No Time to Think
Originally posted at onthecommons.org
One of the more pernicious enclosures of the commons is the enclosure of time and consciousness. It’s pernicious because it is so subtle and rarely discerned. When commercial values such as productivity and efficiency become so pervasive and internalized, they crowd out other ways of being. Our very sense of humanity — full-bodied, spontaneous, spiritual — leaches away.
All of this was brought home clearly in a provocative lecture that I attended yesterday evening. It was called “No Time to Think,” by David M. Levy, a professor at the Information School at the University of Washington. Levy gave a chilling historical overview of how American society has become enslaved to an ethic of “more-better-faster” and is losing touch with the capacity for reflection and intuitive thinking.
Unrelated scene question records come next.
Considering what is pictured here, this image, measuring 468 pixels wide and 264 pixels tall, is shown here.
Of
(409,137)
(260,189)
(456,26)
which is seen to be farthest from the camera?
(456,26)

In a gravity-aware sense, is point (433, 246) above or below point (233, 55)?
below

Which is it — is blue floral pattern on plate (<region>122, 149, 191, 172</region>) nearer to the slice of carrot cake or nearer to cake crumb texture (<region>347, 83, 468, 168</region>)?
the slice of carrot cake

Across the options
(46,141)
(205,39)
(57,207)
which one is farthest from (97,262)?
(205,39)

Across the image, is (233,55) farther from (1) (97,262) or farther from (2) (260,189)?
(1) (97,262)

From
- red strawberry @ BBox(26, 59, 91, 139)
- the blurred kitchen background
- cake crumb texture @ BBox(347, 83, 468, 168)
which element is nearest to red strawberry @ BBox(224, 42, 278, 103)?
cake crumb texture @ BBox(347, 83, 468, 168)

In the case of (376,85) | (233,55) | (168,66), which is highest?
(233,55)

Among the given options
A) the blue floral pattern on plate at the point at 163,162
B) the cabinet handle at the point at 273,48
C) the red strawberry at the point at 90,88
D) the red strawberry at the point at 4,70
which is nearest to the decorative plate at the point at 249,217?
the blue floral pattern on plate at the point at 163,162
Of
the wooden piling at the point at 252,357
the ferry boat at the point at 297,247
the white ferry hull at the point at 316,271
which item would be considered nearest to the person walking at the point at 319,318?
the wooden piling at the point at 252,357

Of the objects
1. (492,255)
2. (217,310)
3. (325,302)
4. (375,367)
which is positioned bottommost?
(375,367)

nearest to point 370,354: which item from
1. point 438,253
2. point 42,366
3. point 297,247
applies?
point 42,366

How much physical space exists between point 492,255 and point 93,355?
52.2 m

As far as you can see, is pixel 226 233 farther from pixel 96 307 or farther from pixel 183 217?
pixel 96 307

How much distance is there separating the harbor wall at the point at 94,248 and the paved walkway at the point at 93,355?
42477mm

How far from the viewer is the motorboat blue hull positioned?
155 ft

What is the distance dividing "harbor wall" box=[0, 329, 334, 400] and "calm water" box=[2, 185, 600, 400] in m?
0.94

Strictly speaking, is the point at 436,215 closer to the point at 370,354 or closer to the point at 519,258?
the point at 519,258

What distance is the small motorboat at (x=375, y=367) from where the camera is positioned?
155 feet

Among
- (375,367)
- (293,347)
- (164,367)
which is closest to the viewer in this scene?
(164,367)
In an overweening commitment to constant doing and making, analyzing and thinking (which, let us note, are important human activities), we can too easily close off access to an entire realm of consciousness that is at least as important, our capacity for reflection.
Levy’s research is focused on why the technological devices that are designed to connect us also seem to radically dis-connect us. As Levy puts it, “We now have the most remarkable tools for teaching and learning the world has ever known. How is it that we have less time to think than ever before?” Although our society supposedly prizes creative thought, it in fact gives little respect to the intuitive and the contemplative.